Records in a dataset
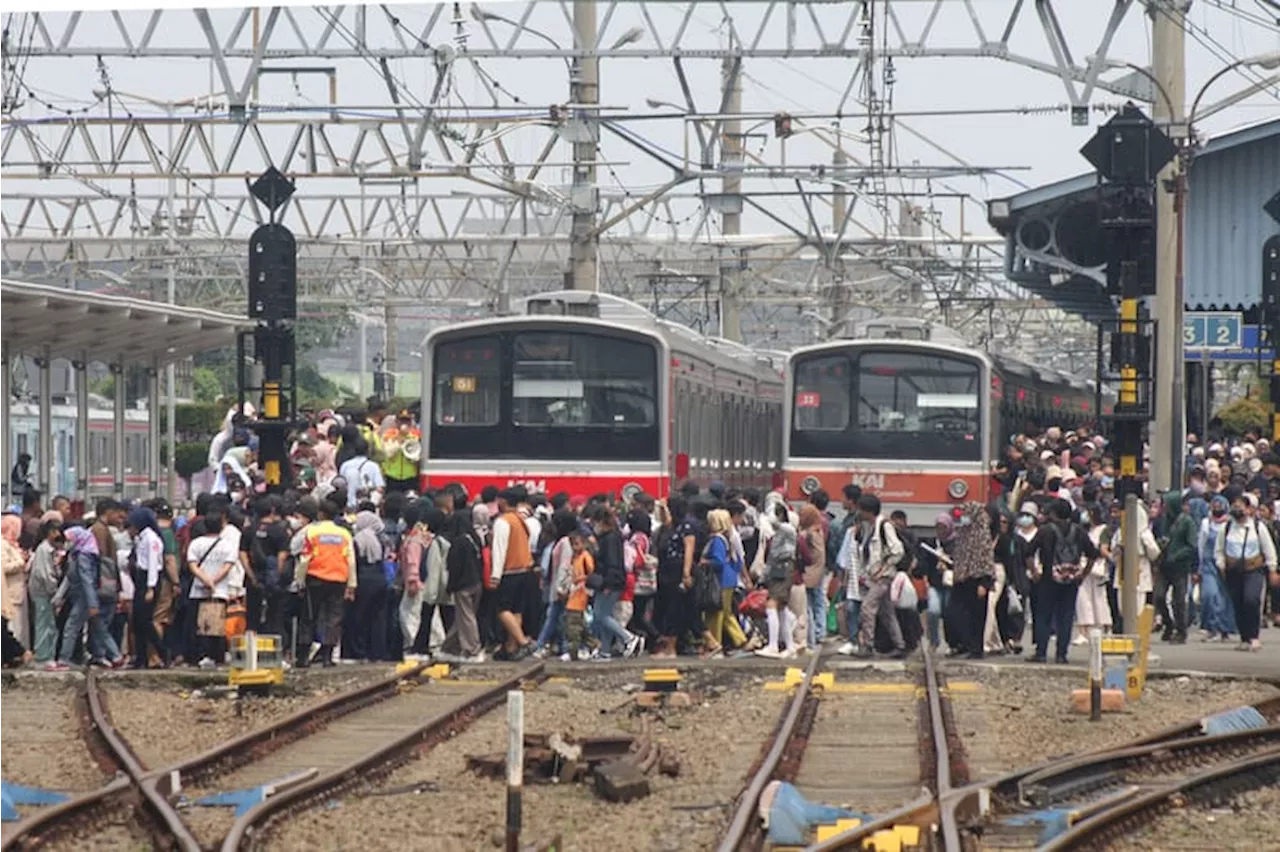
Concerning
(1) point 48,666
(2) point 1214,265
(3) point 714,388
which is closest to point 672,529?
(1) point 48,666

Stated goal :: Please rewrite the records above with "closest" replaced by "nearest", changing nothing else, and leave the pictures out of your answer.

Task result ::
Concerning
(1) point 48,666
(2) point 1214,265
(3) point 714,388
which is nearest to point 672,529?
(1) point 48,666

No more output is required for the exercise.